Debate to the death
Poll numbers reveal underwhelming support to ban death penalty
Over the past decade, the death penalty has grown increasingly unpopular. In 2011, 43 inmates were executed nationwide. In 1999, Texas alone executed more than twice that number. In California, executions have been halted since 2006, after the lethal-injection protocol was declared unconstitutional. And this November, supporters for Proposition 34 hope to extend that moratorium indefinitely.
Prop. 34 proposes replacing the death penalty with life without possibility of parole. It would also earmark $100 million for investigating unsolved murders and rapes, and would force killers to work in prison to help pay restitution to victims. The debate is as impassioned as it is divisive, and a recent Los Angeles Times poll showed only 38 percent support for the measure.
Since 1977, 750 people have been sentenced to death in California state courts, but only 13 have been executed, while 77 have died of natural causes or committed suicide. Despite its infrequent use, capital punishment has cost state taxpayers at least $4 billion in the past three decades.
“We have spent all of this money pretending that people are going to be executed,” said Jeanne Woodford, an ex-warden at San Quentin State Prison and a backer of Prop. 34.
Woodford also contends that California has gotten little back in return. “The death penalty does not improve public safety at all,” she said. “It is not a deterrent. It does nothing to better our lives in any way.”
Another reason law-enforcement types support Prop. 34 is the death penalty’s cost. If it were repealed, California could save $180 million a year, according to a Loyola Law School Los Angeles study.
However, while many major police departments desperately need more funds, there is still strong opposition to Prop. 34 from law-enforcement agencies.
Ron Cottingham, president of the Sacramento-based Peace Officers Research Association of California, is one of the measure’s biggest critics. He contends that the arguments made against the death penalty are deceptive and exaggerated.
“Capital punishment is very judiciously reviewed and applied,” he argued. “It’s only the worst-of-the-worst cases that are actually charged with a capital offense across California.”
Cottingham believes that the problem lies in the exhaustive appeals process. Once sentenced to death, convicts are entitled to a number of appeals under the law. The first is automatic, and it typically takes about a decade to run through the Supreme Court of California. After that, there are both state and federal habeas corpus appeals. It’s normally another 12 years before that process concludes, at which point it isn’t uncommon for the federal court to send the case back to the state level, thereby repeating the process. As a result, the average time for a death-penalty case to go from trial to execution is 25 years, and in 2010, the appeals alone cost taxpayers $58 million.

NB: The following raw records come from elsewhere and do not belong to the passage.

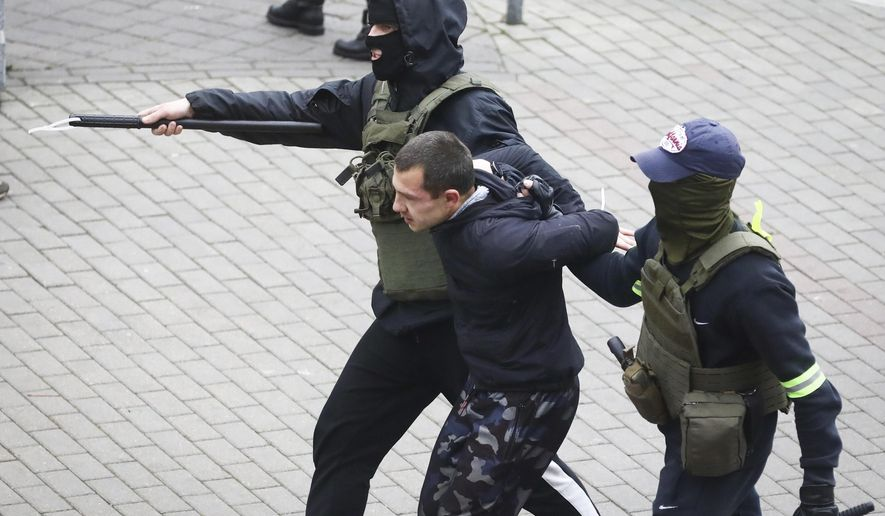 Police detain a man during an opposition rally to protest the official presidential election results in Minsk, Belarus, Sunday, Nov. 8, 2020. Club-swinging police went after demonstrators in the Belarusian capital who were demanding the resignation of the country's authoritarian president on Sunday, the 90th consecutive day of protests in the country. Human rights activists said nearly 400 people were arrested. (AP Photo)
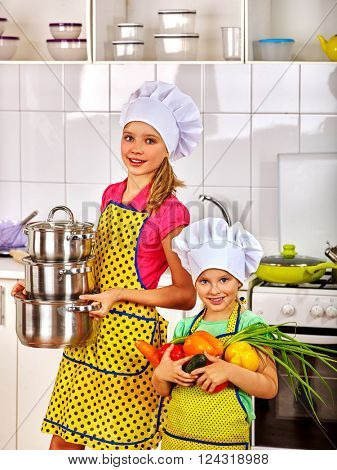 Child in cooking hat holding vegetable at kitchen. Children learn to cook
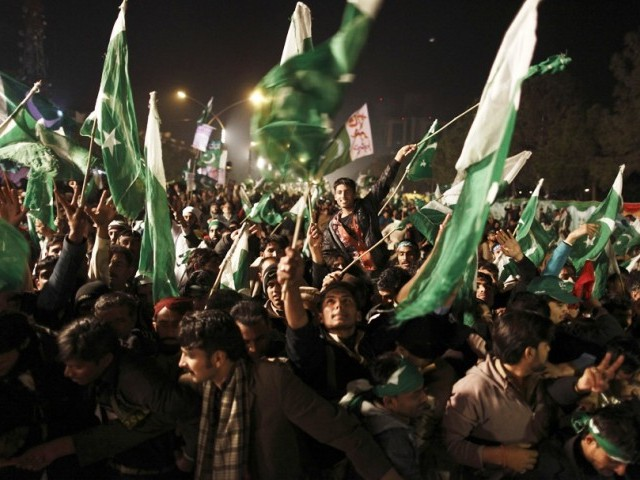 Supporters of Tahirul Qadri wave Pakistani flags during a protest in Islamabad. PHOTO: REUTERS /FILE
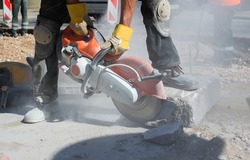Builder worker with cut-off machine power tool breaking concrete at road construction site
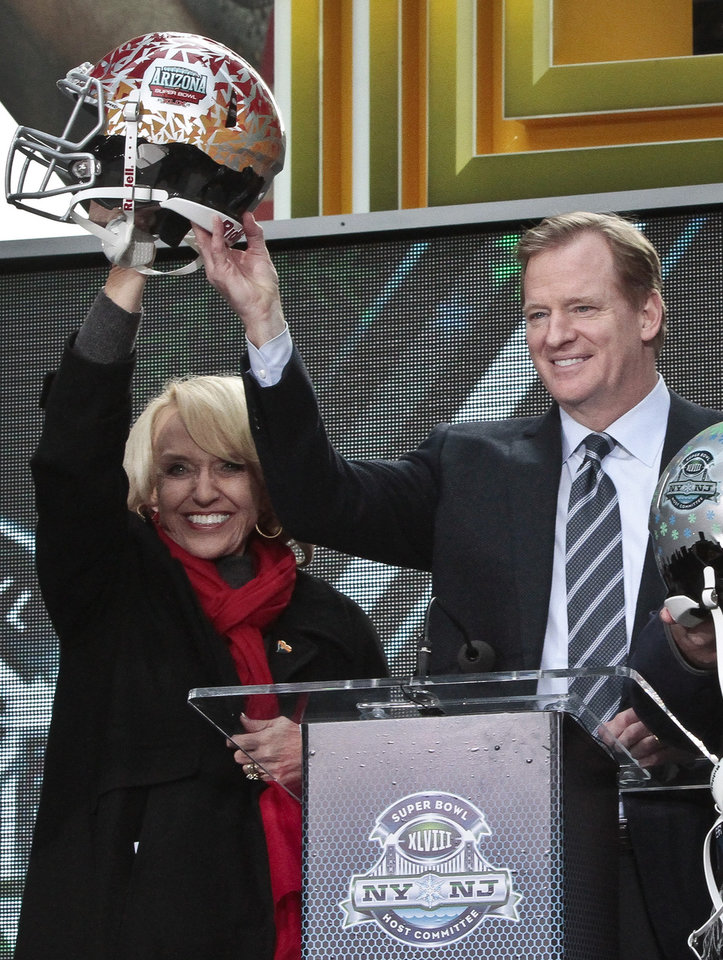 Photo - Arizona Gov. Jan Brewer, left, raise a souvenir football helmet with NFL Commissioner Roger Goodell, during a ceremony to pass official hosting duties of next year's Super Bowl to Arizona, Saturday Feb. 1, 2014 in New York.   (AP Photo/Bebeto Matthews)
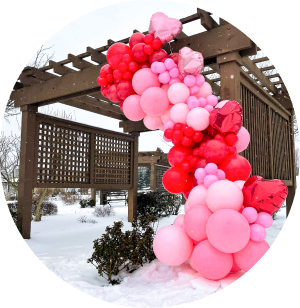 A pink and red balloon garland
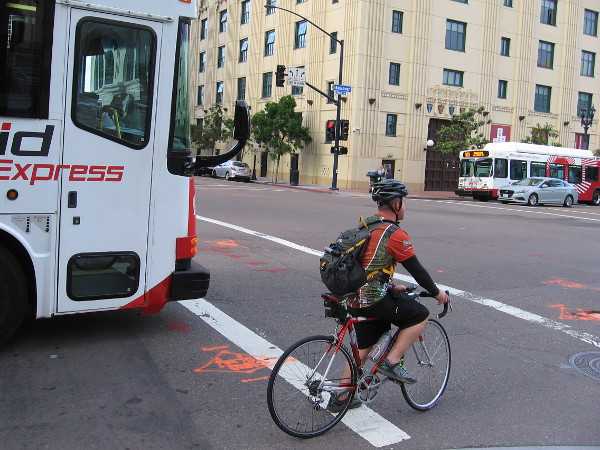 Morning commuter on a bicycle waits alongside a bus for a traffic light on Broadway.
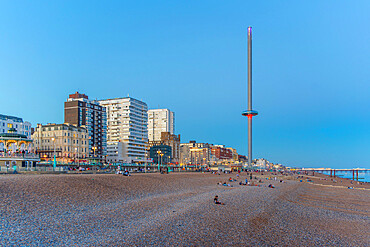 View of beach and British Airways' i360 viewing tower at dusk, Brighton, East Sussex, England, United Kingdom, Europe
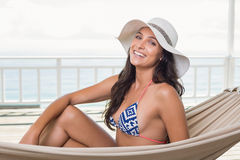 Pretty brunette relaxing on a hammock Royalty Free Stock Images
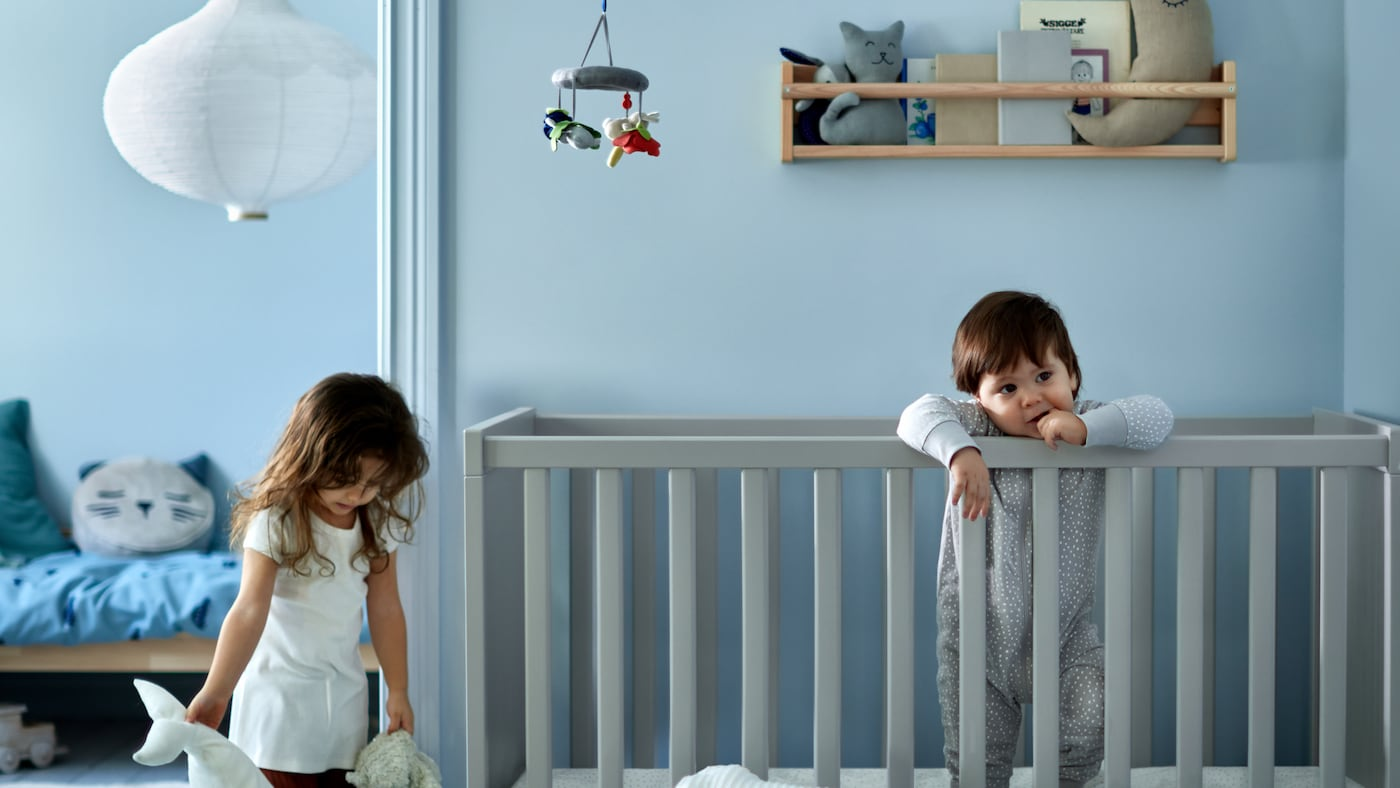 A girl holding two soft toys beside a toddler standing in a grey cot, with a children's bed with blue bed linen behind.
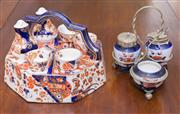 Sale 8346A - Lot 61 - A Ridways Old Derby pattern in the Imari style china egg cup carrier (4) with salt and pepper pots, D 26cm, together with a Continen...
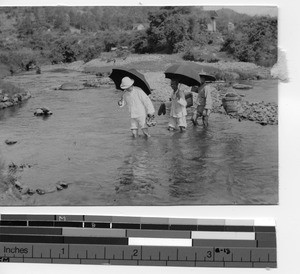 Fr. Edmund Toomey at a stream between Pingnan and Dubang, China, 1932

Backers of Prop. 34 agree that this appeals process is dysfunctional. Along with the huge price tag, the lengthy process takes a toll on crime victims. As many death-row cases are appealed multiple times, the victims’ families often has to return to court over and over again.
“It’s emotionally draining, it’s financially draining, it’s psychologically draining,” said Deldelp Medina, the Northern California victims-outreach coordinator for Death Penalty Focus, a group that supports Prop. 34. “It’s not a process that helps anyone heal in any way, shape or form.”
Opponents of the measure, however, believe that if the appeals process were fixed, the death penalty would work in California. Many point to Texas and Virginia as examples of how capital punishment can work. Both states run capital murder cases through the legal system quickly, resulting in a shorter duration between sentencing and execution. However, this shortened judicial process has led to numerous questionable executions. Also, in both Texas and Virginia, a death-penalty sentence continues to cost notably more than that of life without the possibility of parole.